As Ross Millikan answered, taking the logarithm of the $y$'s is a solution. In fact, it almost corresponds to the minimization of the sum of squares of relative errors.

If you do it, the residual is $$r_i=\log(y_i^{calc})-\log(y_i^{exp})=\log\left(\frac{y_i^{calc}} {y_i^{exp} } \right)=\log\left(1+\frac{y_i^{calc}-y_i^{exp}} {y_i^{exp} } \right)$$ and, if the error is small, by Taylor, $$r_i \approx \frac{y_i^{calc}-y_i^{exp}} {y_i^{exp} }$$

This is a typical problem in some areas; for example, the vapor pressure of any molecule is always represented as $\log(P)=f(T)$ and the fit is done that way.

Edit

For illustration purposes, let us consider the vapor pressure of water (values taken here). Units being Kelvin and Pascal, the data are $$\left( \begin{array}{cc} T & P \\ 212.45 & 1 \\ 230.95 & 10 \\ 252.85 & 100 \\ 280.15 & 1000 \\ 318.95 & 10000 \\ 372.75 & 100000 \end{array} \right)$$ and Antoine's very simplistic model is $$P=\exp\left(a+ \frac b {T+c} \right)$$ The fit does not present any difficulties but let us look at the predicted values $$\left( \begin{array}{ccc} T & P_{exp} & P_{calc} \\ 212.45 & 1 & 1.40872 \\ 230.95 & 10 & 13.5177 \\ 252.85 & 100 & 117.420 \\ 280.15 & 1000 & 993.933 \\ 318.95 & 10000 & 10000.6 \\ 372.75 & 100000 & 100000. \end{array} \right)$$ showing the same problem as in your case (very large relative errors at low temperature.

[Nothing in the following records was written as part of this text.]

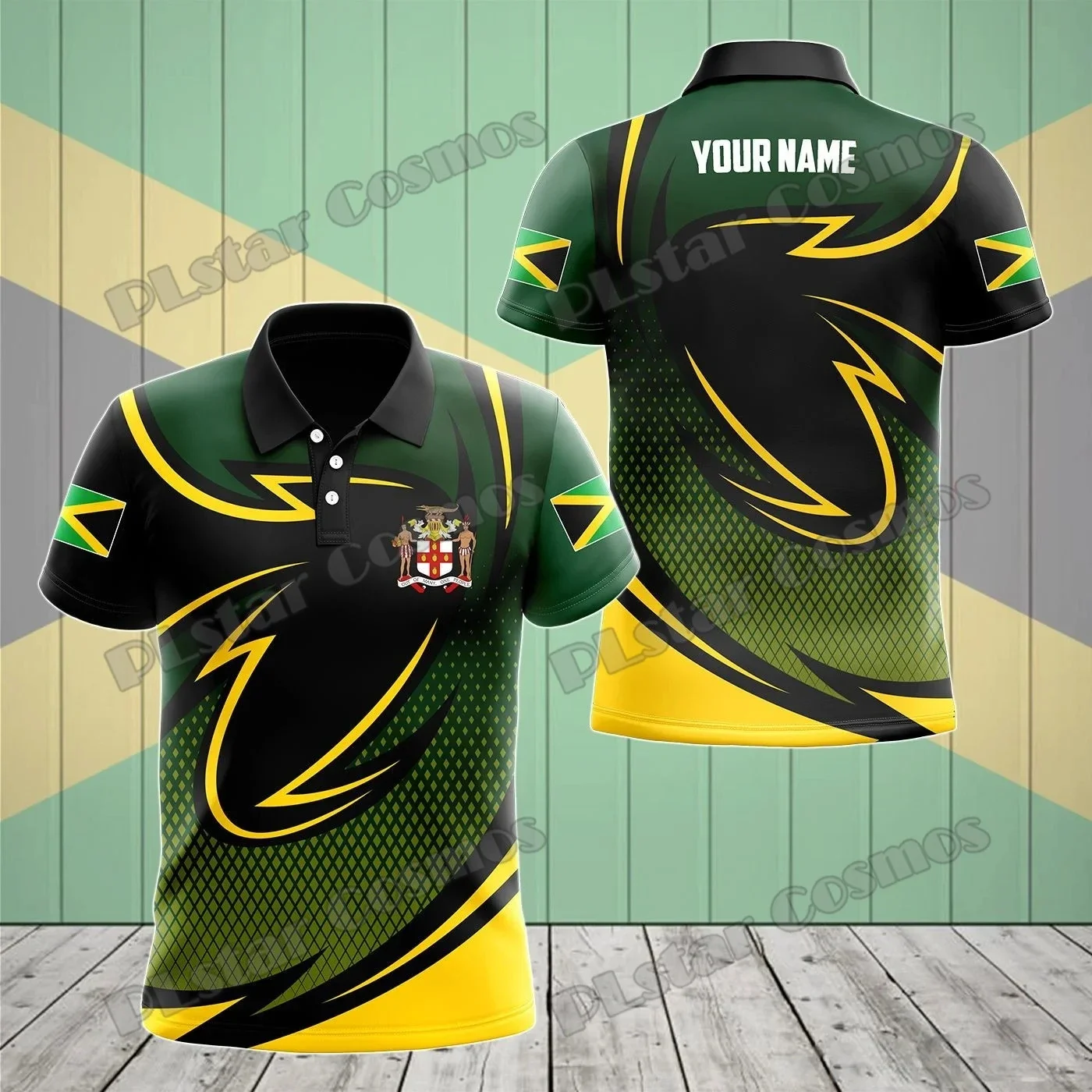 PLstar Cosmos-Camiseta de manga corta con estampado 3D para hombre, Polo con nombre personalizado, abrigo de armas de Jamaica y bandera, informal, a la moda, PLP14 - imagen 2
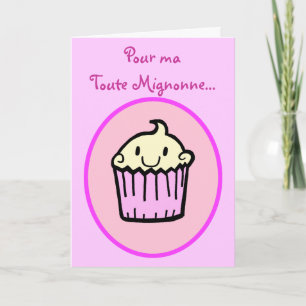 Kawaii Schattigee Cupcake Franse Verjaardag Kaart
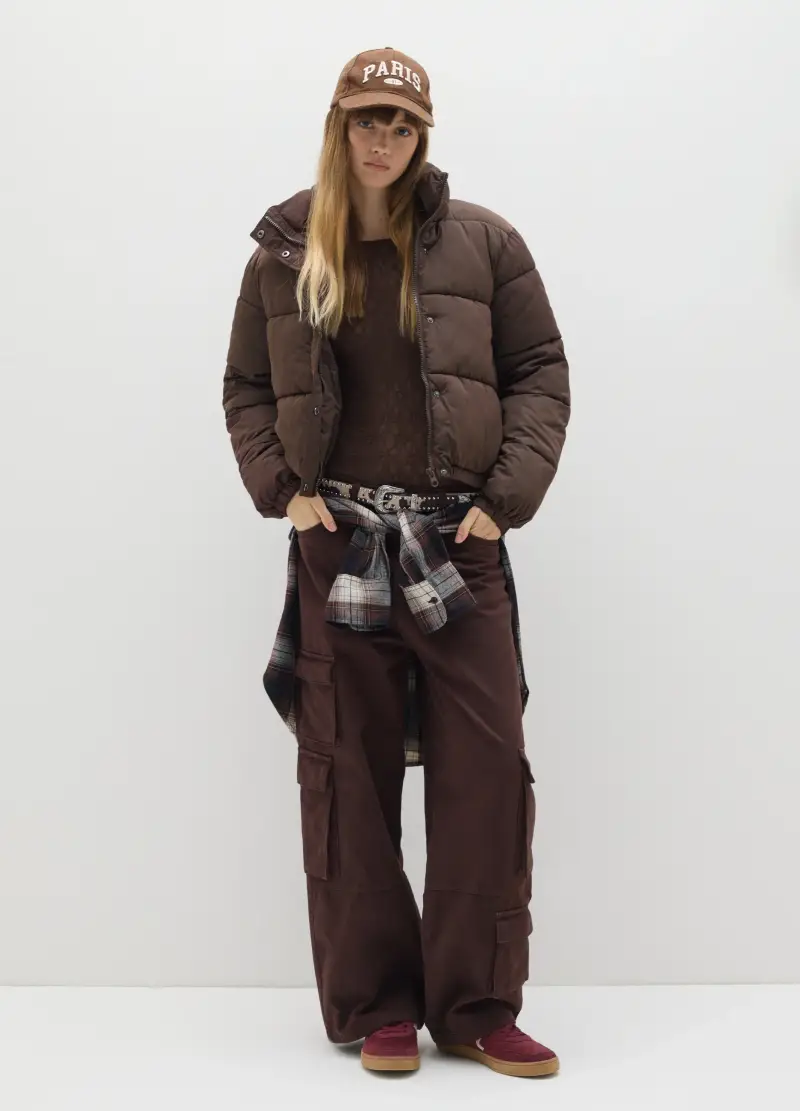 Giacca Imbottita Marrone Vestibilità Oversize, Donna, Marrone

Let us repeat the problem with the logarithmic transform $$\log(P)=a+ \frac b {T+c}$$ and repeat the calculations $$\left( \begin{array}{ccc} T & P_{exp} & P_{calc} \\ 212.45 & 1 & 0.96378 \\ 230.95 & 10 & 10.6333 \\ 252.85 & 100 & 102.584 \\ 280.15 & 1000 & 937.705 \\ 318.95 & 10000 & 9954.24 \\ 372.75 & 100000 & 101906. \end{array} \right)$$ Finally, using the nonlinear model but minimizing the sum of the squares of relative errors $$\left( \begin{array}{ccc} T & P_{exp} & P_{calc} \\ 212.45 & 1 & 0.96119 \\ 230.95 & 10 & 10.5950 \\ 252.85 & 100 & 102.199 \\ 280.15 & 1000 & 934.653 \\ 318.95 & 10000 & 9934.34 \\ 372.75 & 100000 & 101902. \end{array} \right)$$

As you can see, the second and third steps lead to very similar results.